Problem statement. Each entry that follows is to be duplicated exactly, without its images.

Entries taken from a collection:
....
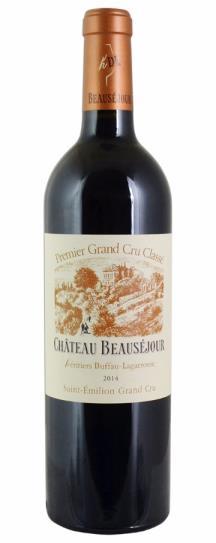 2014 Beausejour (Duffau Lagarrosse) Bordeaux Blend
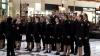Nu ai mai văzut aşa ceva! Poliţiştii moldoveni combat corupţia prin muzică (VIDEO)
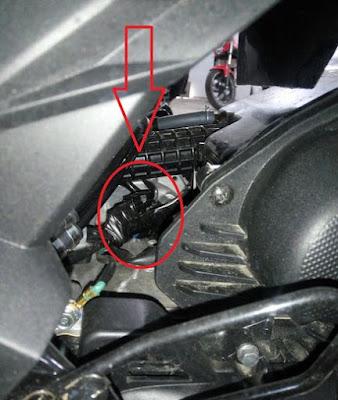 Honda Beat Mogok Dan Tidak Mau Hidup Ini Penyebab Mengatasinya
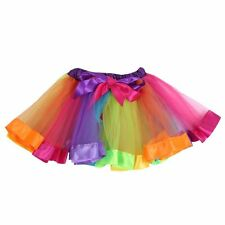 Girls Kids Rainbow Ballet Dance Tutu Skirt Party Tulle Dress Pettiskirt Costume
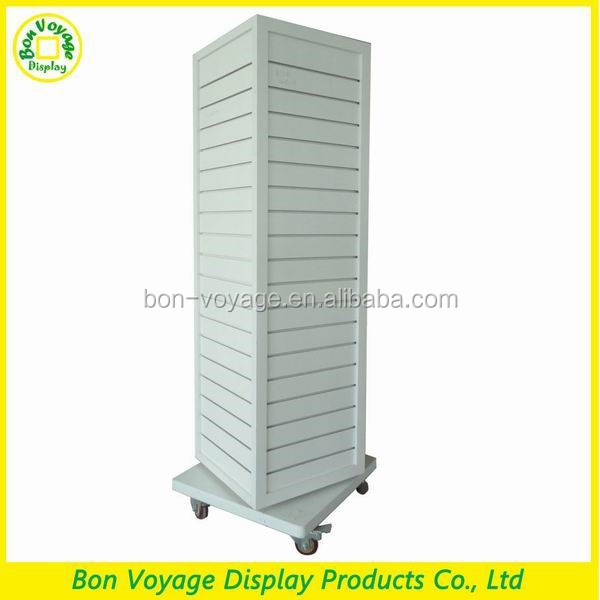 customized retail hanging rotating slatwall wood floor display stand with wheels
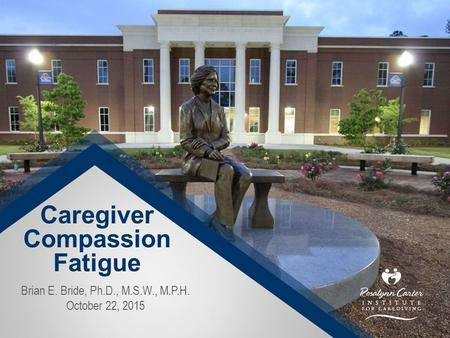 Caregiver Compassion Fatigue Brian E. Bride, Ph.D., M.S.W., M.P.H. October 22, 2015.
....
Written reply.
 2014 Beausejour (Duffau Lagarrosse) Bordeaux Blend
Nu ai mai văzut aşa ceva! Poliţiştii moldoveni combat corupţia prin muzică (VIDEO)
 Honda Beat Mogok Dan Tidak Mau Hidup Ini Penyebab Mengatasinya
 Girls Kids Rainbow Ballet Dance Tutu Skirt Party Tulle Dress Pettiskirt Costume
 customized retail hanging rotating slatwall wood floor display stand with wheels
 Caregiver Compassion Fatigue Brian E. Bride, Ph.D., M.S.W., M.P.H. October 22, 2015.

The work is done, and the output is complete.